The Tax Laws (Third) Amendment Ordinance 2021 has introduced a provision that stipulates any expenditure in excess of Rs0.25 million aggregate in financial year by the corporate sector to be inadmissible, if not paid through digital mode.

Tax experts told Business Recorder that mostly payments are made through crossed cheques or post-dated crossed-cheques for transactions involving supplies on credit in the market.

This new condition enforced from September 15, 2021 would collapse the entire business system. Practically, all businesses in the market work on credit that is secured in the form of post-dated cheques. After this new amendment, every payment above Rs0.25 million of any expenditure would be made through the digital mode.
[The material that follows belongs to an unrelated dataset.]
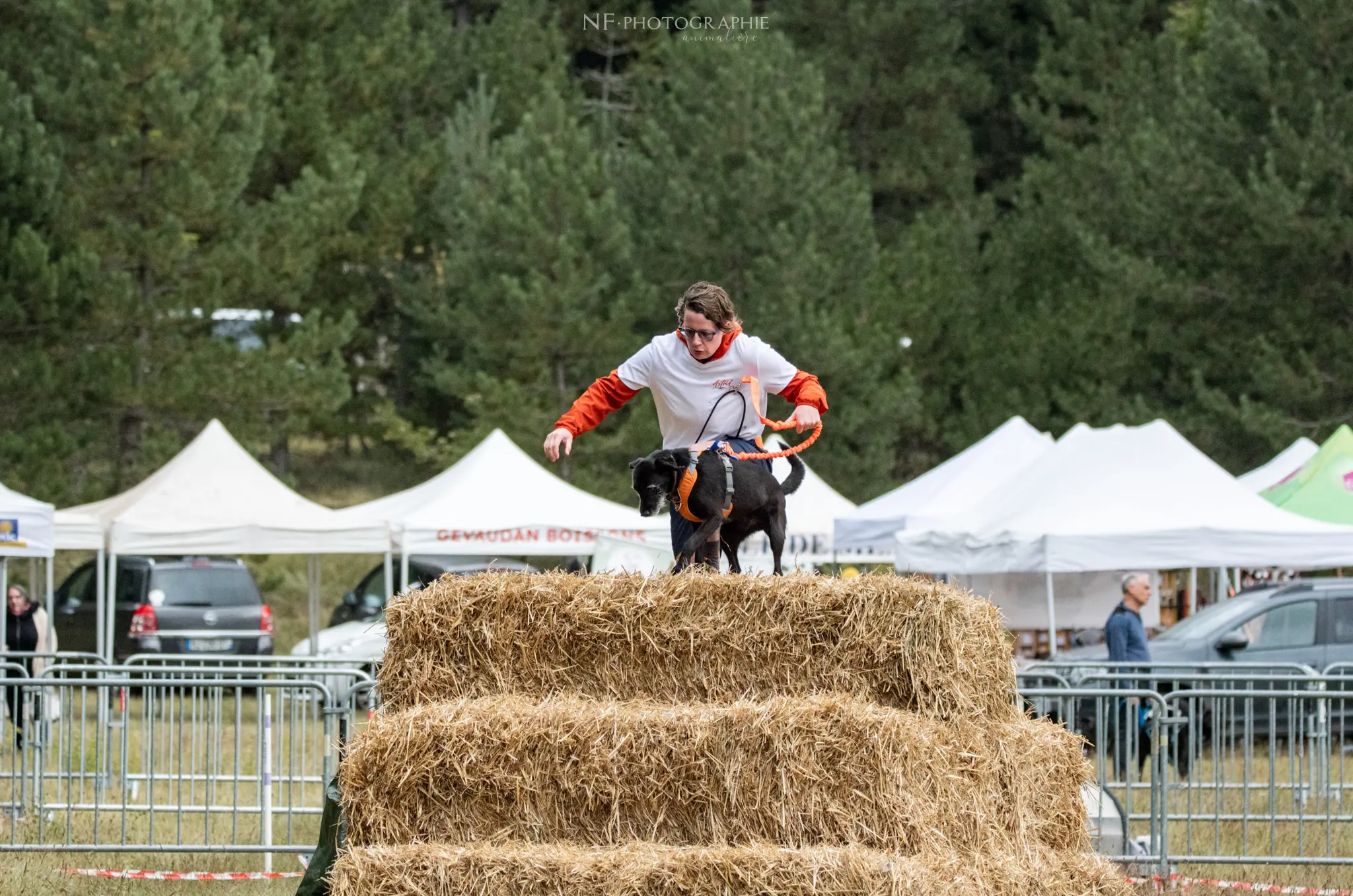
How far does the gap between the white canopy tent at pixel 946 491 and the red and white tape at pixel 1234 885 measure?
35.4 feet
It would collapse the entire system.

Ordinance promulgated: Non-filers of tax returns to face strict actions

They added that an amendment is urgently required to introduce an option for the corporate sector to either make payment through digital mode or cross cheques.

When contacted, a top official of the Federal Board of Revenue (FBR) told this scribe that no amendment is under consideration in this regard.

Tax lawyer Waheed Shahzad Butt said that the said measure is difficult to be implemented in the absence of definition of the "digital mode" in the Income Tax Ordinance 2001 or income tax rules.

President SHC Bar Association Salahuddin Ahamd said that the Ordinance can be challenged in the court and the court may pass order against it and set it aside. He said that the Ordinance life is four months and if that is not passed by the Parliament then there may be a crisis-like situation.